When choosing an authentication method from the drop-down menu, the following client authentication methods can be selected:
-
None - No authentication. This is useful if you create a connection for testing purposes.
-
SASL/SCRAM-SHA-512 - Choose this authentication method to specify authentication credentials. There are two options available:
-
Use Amazon Secrets Manager (recommended) - if you select this option, you can store your credentials in Amazon Secrets Manager and let Amazon Glue access the information when needed. Specify the secret that stores the SSL or SASL authentication credentials.
-
Provide username and password directly.
-
-
SASL/GSSAPI (Kerberos) - if you select this option, you can select the location of the keytab file, krb5.conf file and enter the Kerberos principal name and Kerberos service name. The locations for the keytab file and krb5.conf file must be in an Amazon S3 location. Since MSK does not yet support SASL/GSSAPI, this option is only available for customer managed Apache Kafka clusters. For more information, see MIT Kerberos Documentation: Keytab
. -
SASL/PLAIN - Choose this authentication method to specify authentication credentials. There are two options available:
Use Amazon Secrets Manager (recommended) - if you select this option, you can store your credentials in Amazon Secrets Manager and let Amazon Glue access the information when needed. Specify the secret that stores the SSL or SASL authentication credentials.
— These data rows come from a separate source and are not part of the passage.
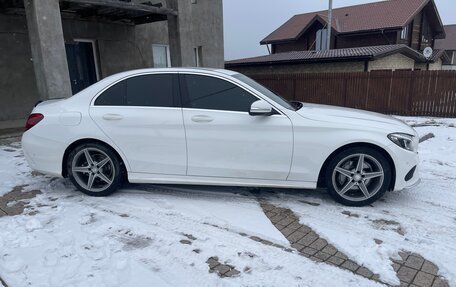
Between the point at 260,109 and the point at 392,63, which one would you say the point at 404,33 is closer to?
→ the point at 392,63

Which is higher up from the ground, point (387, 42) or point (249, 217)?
point (387, 42)

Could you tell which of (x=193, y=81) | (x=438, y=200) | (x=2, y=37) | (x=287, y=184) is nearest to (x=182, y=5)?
(x=2, y=37)

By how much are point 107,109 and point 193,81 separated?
1.13 meters

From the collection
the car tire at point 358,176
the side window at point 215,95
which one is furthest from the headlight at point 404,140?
the side window at point 215,95

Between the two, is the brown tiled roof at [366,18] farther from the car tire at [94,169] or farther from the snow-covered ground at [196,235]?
the car tire at [94,169]

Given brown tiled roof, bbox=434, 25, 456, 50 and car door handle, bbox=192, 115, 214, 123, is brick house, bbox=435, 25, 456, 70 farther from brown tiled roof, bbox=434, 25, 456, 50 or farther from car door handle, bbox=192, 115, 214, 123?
car door handle, bbox=192, 115, 214, 123

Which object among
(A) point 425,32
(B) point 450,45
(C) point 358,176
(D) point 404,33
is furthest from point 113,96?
(B) point 450,45

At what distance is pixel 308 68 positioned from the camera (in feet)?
60.1

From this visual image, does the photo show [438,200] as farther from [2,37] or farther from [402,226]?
[2,37]

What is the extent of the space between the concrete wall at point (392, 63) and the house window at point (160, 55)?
32.9 feet

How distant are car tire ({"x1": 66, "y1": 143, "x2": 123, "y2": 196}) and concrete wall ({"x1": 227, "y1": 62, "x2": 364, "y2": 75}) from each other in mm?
15157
Provide username and password directly.
-
SSL Client Authentication - if you select this option, you can you can select the location of the Kafka client keystore by browsing Amazon S3. Optionally, you can enter the Kafka client keystore password and Kafka client key password.
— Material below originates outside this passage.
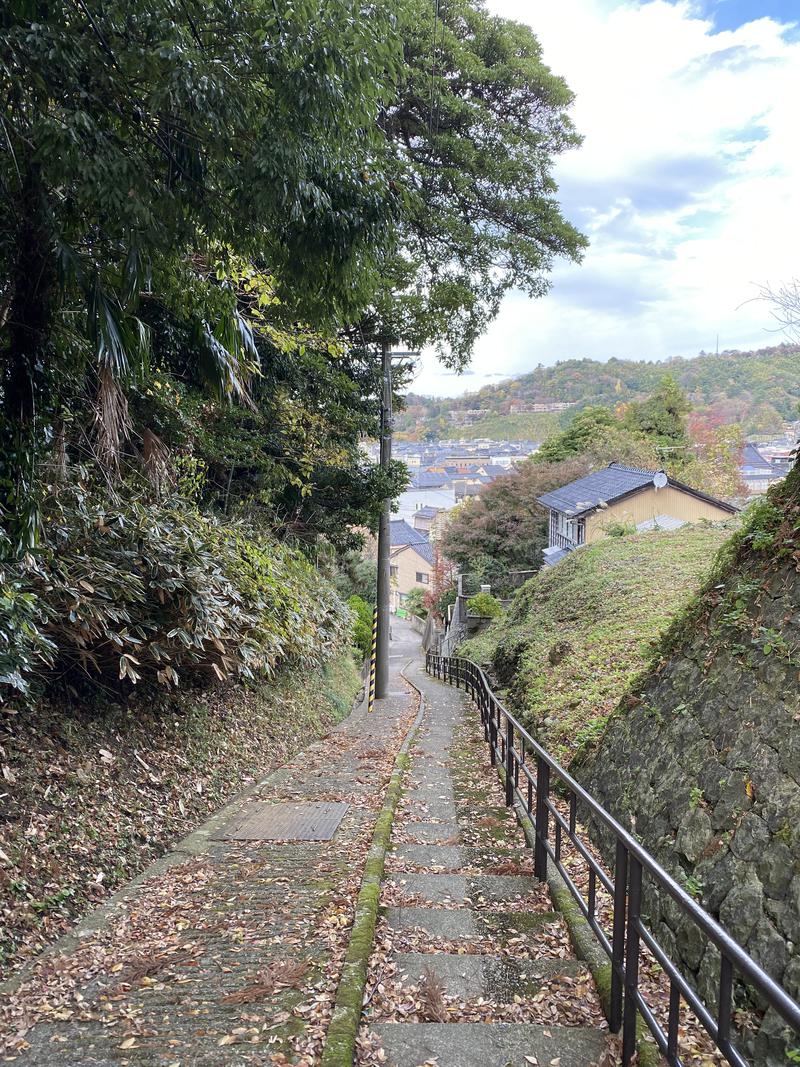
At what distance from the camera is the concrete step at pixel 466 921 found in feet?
12.6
Configure encryption settings
-
If the Kafka connection requires SSL connection, select the checkbox for Require SSL connection. Note that the connection will fail if it's unable to connect over SSL. SSL for encryption can be used with any of the authentication methods (SASL/SCRAM-SHA-512, SASL/GSSAPI, SASL/PLAIN, or SSL Client Authentication) and is optional.
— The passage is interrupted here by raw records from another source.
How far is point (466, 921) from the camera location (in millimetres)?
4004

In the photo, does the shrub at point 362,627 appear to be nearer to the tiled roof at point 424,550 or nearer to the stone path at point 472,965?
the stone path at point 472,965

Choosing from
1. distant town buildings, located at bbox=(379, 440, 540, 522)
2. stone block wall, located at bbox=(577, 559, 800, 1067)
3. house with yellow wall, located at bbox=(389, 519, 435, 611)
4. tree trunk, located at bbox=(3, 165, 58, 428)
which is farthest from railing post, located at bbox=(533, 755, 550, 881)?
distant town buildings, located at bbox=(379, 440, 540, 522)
If the authentication method is set to SSL client authentication, this option will be selected automatically and will be disabled to prevent any changes.
-
(Optional). Choose the location of private certificate from certificate authority (CA). Note that the location of the certification must be in an S3 location. Choose Browse to choose the file from a connected S3 bucket. The path must be in the form
s3://bucket/prefix/filename.pem
. It must end with the file name and .pem extension. -
You can choose to skip validation of certificate from a certificate authority (CA). Choose the checkbox Skip validation of certificate from certificate authority (CA). If this box is not checked, Amazon Glue validates certificates for three algorithms:
-
SHA256withRSA
-
SHA384withRSA
-
SHA512withRSA
-
(Optional) Network options
The following are optional steps to configure VPC, Subnet and Security groups. If your Amazon Glue job needs to run on Amazon EC2 instances in a virtual private cloud (VPC) subnet, you must provide additional VPC-specific configuration information.
-
Choose the VPC (virtual private cloud) that contains your data source.
-
Choose the subnet with your VPC.
-
Choose one or more security groups to allow access to the data store in your VPC subnet. Security groups are associated to the ENI attached to your subnet. You must choose at least one security group with a self-referencing inbound rule for all TCP ports.